Michael Brennan, vice principal of B.C. High School said the efforts of Dr. Martin J. Dunn, chairman of B.C. High School's Global Education Committee, respected and consulted with the Jesuit hierarchy and shared his excitement with the organizers when a letter from Rome confirmed consent for the first of its kind event.
"It was like Christmas morning when Marty got the letter. He read it to the board," he said.
Participants said they enjoyed not only the opportunity to discuss Jesuit identity of schools in a global context, but also the opportunity to network and learn informally be engaging their peers from throughout the world.
In an informal conversation between sessions, two educators, one Irish and one Italian discussed collaborating directly to expand curriculums by possibly exchanging teachers or students between the two countries.
"We were trying to understand how we could expose our children to more globalized opportunities. Ireland has got many similarities with us in terms of being a Catholic country," said Gianluca Vignola, who coordinates Jesuit education with the Italian Province for the network of Italian schools.
"We could offer to Irish teachers opportunity for arts, for Latin, or for other disciplines that they would like to learn from Italy, while we would profit from the English language, which for us is very important," he said.
With delegates from 304 schools throughout the world, Jesuit educators found opportunities to interact with counterparts from other countries.
Delegates said they picked up useful knowledge to bring back to their missions in the countries where they live and the schools where they work.

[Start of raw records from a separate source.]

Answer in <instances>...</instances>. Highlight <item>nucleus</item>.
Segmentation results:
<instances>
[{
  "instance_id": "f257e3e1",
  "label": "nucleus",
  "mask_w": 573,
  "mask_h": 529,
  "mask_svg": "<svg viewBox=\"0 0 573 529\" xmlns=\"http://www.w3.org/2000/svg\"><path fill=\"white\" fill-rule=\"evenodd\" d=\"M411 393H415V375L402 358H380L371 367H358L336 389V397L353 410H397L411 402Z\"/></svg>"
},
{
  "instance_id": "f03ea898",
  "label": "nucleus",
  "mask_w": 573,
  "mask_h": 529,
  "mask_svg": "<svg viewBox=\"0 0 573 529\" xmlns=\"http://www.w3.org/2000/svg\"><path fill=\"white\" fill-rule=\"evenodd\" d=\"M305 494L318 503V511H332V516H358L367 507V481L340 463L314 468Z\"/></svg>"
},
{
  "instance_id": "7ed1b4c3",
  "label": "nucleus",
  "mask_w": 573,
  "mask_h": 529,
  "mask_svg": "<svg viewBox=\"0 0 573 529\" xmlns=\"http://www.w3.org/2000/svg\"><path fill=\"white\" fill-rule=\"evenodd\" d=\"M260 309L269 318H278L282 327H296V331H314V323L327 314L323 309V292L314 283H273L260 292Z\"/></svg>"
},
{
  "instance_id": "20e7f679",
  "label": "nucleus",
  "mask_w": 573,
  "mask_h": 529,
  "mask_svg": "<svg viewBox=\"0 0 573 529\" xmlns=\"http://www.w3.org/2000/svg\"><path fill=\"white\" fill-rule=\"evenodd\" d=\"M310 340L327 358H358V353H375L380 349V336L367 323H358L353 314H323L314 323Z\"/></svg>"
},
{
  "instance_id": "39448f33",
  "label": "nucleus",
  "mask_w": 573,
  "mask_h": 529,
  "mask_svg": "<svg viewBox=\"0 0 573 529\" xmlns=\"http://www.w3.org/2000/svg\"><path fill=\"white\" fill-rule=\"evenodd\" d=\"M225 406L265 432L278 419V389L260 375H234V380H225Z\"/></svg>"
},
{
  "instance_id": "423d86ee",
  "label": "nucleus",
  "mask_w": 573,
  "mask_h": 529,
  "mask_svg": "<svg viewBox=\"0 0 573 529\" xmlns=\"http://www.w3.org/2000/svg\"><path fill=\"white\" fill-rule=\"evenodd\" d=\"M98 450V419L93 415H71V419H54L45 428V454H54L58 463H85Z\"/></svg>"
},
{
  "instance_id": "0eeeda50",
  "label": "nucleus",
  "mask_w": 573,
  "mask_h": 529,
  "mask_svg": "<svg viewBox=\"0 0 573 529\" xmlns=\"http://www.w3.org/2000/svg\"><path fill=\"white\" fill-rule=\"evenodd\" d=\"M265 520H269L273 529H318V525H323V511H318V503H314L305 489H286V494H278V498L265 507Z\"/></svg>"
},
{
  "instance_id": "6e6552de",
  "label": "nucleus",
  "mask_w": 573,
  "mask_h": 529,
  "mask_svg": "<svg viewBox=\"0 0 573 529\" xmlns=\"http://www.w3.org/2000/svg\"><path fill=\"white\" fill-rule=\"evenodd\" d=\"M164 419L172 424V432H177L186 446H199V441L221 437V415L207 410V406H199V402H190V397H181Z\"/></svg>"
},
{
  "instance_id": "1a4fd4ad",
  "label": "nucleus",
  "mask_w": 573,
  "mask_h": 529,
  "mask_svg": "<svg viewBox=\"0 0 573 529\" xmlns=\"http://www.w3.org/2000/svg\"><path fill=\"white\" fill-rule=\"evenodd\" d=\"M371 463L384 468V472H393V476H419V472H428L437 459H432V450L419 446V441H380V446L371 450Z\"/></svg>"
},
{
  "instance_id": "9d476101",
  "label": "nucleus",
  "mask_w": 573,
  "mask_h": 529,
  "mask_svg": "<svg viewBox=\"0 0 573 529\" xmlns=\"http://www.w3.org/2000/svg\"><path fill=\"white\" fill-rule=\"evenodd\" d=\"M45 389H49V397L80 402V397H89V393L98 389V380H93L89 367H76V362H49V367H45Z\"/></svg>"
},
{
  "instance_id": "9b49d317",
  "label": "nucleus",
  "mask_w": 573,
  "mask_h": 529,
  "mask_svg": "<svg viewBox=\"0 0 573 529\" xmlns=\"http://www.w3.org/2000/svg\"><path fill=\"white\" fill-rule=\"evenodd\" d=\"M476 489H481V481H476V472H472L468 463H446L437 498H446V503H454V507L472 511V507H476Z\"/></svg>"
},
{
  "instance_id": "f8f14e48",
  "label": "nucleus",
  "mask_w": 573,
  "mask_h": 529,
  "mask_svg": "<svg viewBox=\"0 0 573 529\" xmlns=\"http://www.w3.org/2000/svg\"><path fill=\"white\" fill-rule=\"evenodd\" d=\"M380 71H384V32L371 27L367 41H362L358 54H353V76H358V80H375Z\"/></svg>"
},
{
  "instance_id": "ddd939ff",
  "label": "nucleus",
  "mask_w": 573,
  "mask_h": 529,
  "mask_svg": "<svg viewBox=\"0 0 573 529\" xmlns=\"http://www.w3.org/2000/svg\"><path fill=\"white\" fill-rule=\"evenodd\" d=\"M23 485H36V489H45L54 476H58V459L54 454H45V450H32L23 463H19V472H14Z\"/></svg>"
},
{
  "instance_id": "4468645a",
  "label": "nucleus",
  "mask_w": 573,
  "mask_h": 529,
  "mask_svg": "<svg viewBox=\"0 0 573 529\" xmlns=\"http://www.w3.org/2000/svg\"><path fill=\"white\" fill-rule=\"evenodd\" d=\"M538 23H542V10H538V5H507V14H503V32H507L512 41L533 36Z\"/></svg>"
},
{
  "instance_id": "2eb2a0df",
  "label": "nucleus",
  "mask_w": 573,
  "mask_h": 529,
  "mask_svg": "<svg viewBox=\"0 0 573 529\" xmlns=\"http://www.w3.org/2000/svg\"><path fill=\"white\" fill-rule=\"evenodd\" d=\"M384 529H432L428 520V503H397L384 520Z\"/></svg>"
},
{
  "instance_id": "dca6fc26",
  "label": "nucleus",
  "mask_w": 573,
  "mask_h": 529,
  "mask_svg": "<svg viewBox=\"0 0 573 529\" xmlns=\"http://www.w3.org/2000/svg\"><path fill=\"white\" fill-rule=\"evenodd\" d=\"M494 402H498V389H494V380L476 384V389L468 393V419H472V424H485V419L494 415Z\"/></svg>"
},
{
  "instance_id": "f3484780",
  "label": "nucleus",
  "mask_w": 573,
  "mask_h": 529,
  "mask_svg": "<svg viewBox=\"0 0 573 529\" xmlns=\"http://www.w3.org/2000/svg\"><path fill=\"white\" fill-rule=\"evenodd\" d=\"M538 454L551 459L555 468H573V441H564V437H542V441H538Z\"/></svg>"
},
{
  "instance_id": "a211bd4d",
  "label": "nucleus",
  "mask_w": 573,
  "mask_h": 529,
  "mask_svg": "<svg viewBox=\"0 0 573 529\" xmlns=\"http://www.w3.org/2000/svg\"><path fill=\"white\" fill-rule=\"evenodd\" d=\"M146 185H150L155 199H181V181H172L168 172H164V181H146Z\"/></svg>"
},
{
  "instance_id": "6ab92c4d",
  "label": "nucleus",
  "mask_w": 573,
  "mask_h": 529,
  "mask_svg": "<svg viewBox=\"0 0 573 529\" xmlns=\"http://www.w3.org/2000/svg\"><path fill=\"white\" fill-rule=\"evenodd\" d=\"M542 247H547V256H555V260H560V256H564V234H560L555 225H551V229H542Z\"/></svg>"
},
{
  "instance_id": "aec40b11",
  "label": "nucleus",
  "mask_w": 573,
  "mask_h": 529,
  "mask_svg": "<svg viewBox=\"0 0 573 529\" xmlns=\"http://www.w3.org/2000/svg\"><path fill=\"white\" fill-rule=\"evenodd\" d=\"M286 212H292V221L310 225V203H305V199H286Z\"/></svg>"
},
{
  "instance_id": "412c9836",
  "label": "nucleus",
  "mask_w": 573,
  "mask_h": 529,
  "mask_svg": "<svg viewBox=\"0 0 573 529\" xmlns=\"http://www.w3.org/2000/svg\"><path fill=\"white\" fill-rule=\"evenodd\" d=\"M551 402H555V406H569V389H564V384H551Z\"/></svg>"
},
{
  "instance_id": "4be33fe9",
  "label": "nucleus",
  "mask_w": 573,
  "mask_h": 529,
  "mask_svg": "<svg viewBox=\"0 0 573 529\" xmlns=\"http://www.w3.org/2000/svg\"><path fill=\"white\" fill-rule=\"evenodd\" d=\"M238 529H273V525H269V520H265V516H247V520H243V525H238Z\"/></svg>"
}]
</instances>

"The key thing that has come through again and again -- and it has always been there but I am going back with it strongly, I am going back to Malawi in a couple days -- is the notion of networking, of twinning, of learning from what is going on from other schools particularly those of us that are from the African schools. We're learning we can share what's going on with each other and in that way strengthen things," said Father Peter Henriot, SJ, who is working to build and organize a school in Kasungu, Malawi.
Some delegates said the colloquium had a profound effect on them by highlighting the universal nature of the work that Jesuit schools do in their global mission.
"In this conference, when we have come from every corner of the world, it gives me enormous encouragement. It encourages me to work still harder and to face any challenges, because I find just everywhere practically people are facing the same kind of challenges. I am not only the single person that is facing the challenge, but I think we are united as the Christian faith especially the baptized," Father Nirdosh Ekka, SJ, of Campion School in Bhopal, India, said.
"I feel very much that all are with me to help me out here," he said.